As we, and the volunteers that join us, craft each star, we hold the woman in our thoughts. We acknowledge her existence and her erasure. 

When the stars are displayed together, row upon row, star after star, we make visible that violence against women is not ‘an isolated incident’.

Pictured below are the first 12 stars for the project, to give you some inspiration

Gratitude and Purpose

FiLiA and the Stars for Murdered Women team are hugely grateful to The Femicide Census for their incredible work in making sure that the fact that men's violence against women is the number one cause of premature death for women is documented and known.

The Femicide Census ensures that data is collected to show that violence against women follows patterns. These patterns reveal the systems and structures that fail women. They reveal the warning signs that were missed, dismissed and ignored. They reveal the ways that society enables, excuses and minimises male violence against women.

This data allows us to campaign for better protections for women. It allows us to demand policy changes, legal reforms, funding for services, education programmes and cultural shifts. It gives us the evidence we need to campaign to end male violence against women, to insist that this is not inevitable and that this can change.

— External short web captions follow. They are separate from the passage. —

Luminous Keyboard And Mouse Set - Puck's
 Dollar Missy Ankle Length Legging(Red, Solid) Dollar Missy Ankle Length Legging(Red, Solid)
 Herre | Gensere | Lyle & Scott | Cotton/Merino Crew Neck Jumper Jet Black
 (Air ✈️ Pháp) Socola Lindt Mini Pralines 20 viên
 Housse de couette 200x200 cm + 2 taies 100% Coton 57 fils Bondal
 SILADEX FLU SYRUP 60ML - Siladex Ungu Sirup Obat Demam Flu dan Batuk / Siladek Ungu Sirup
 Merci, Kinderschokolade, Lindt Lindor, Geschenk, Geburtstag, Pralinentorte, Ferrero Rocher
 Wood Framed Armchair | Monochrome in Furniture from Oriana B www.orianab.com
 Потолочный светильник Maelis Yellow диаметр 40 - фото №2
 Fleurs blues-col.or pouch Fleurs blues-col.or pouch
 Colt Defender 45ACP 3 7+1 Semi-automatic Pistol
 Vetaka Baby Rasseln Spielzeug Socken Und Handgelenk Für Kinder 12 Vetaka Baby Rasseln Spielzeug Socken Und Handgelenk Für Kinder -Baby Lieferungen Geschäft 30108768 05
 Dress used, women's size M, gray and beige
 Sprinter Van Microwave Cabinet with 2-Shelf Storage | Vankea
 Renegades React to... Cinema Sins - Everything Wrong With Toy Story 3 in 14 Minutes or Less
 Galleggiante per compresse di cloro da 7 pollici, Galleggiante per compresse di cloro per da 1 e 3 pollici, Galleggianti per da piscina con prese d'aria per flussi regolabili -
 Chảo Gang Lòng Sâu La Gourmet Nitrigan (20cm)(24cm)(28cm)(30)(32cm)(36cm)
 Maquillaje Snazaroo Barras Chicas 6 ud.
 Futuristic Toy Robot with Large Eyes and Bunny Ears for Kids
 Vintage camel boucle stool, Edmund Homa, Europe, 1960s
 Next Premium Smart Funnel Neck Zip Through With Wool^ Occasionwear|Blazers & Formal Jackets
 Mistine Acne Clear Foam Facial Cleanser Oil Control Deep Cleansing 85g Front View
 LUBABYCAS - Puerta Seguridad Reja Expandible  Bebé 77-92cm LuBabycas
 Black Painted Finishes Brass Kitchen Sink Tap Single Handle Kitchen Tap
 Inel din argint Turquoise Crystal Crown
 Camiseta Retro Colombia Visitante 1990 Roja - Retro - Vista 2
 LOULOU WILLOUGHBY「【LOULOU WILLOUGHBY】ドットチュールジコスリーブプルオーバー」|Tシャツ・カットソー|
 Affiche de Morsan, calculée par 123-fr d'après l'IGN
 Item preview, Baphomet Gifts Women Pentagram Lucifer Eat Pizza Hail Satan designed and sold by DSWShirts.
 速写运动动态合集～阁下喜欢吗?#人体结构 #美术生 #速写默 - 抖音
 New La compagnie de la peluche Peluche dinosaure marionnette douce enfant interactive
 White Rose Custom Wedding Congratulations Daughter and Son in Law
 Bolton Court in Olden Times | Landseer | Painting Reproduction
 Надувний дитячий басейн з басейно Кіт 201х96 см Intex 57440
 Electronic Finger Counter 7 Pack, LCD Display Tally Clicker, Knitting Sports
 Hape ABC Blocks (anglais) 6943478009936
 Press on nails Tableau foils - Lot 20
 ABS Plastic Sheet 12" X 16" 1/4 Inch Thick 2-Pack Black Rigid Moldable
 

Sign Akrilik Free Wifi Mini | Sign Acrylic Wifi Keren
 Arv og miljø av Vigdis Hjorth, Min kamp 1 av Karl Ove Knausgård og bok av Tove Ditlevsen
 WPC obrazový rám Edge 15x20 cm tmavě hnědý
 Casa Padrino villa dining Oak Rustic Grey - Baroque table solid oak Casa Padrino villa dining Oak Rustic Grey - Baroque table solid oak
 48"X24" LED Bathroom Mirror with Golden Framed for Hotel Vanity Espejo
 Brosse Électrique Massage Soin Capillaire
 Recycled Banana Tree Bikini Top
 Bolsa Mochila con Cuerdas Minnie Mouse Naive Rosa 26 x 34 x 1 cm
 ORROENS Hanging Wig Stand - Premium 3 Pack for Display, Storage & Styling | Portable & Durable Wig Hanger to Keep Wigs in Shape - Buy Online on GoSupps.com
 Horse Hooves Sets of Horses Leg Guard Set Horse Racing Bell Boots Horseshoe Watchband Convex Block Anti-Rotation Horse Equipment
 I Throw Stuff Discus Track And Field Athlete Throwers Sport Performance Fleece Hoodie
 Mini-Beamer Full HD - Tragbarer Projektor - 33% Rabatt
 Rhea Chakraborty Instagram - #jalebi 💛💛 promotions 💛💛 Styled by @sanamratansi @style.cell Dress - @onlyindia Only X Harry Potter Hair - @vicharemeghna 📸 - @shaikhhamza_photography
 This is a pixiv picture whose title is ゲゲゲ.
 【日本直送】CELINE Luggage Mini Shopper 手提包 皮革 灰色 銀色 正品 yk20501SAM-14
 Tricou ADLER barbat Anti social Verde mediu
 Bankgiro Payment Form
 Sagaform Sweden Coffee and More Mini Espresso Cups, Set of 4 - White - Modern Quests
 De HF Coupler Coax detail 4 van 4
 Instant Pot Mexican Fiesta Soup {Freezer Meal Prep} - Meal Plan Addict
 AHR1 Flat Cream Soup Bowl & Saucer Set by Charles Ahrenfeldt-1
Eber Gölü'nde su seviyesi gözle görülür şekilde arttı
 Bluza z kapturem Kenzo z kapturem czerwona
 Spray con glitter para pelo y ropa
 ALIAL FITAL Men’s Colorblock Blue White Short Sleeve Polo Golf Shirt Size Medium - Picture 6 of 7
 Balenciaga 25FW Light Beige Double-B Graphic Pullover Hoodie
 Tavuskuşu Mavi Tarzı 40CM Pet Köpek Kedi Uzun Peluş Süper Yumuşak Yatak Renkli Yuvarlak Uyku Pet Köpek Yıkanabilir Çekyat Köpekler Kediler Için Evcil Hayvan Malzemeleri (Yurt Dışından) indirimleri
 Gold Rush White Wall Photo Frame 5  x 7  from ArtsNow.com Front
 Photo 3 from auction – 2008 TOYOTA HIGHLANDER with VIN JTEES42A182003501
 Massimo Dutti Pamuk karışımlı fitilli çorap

And crucially, The Femicide Census gathers the names of the women. This gives us the means to remember them, not as cases, not as numbers, not as statistics, but as women – individuals who mattered.

How to Volunteer to Make a Star

Please read and/or download the brief for details on how to join the Stars for Murdered Women project.

Join Us

When you volunteer to make a star, you are joining a movement. You are standing in solidarity with women across the country and around the world who refuse to be silent, who refuse to forget, who refuse to give up. You are honouring a woman whose life was stolen, saying her name and insisting that she be remembered. 

We remember them. We honour them. We work for a future where no more stars need to be made.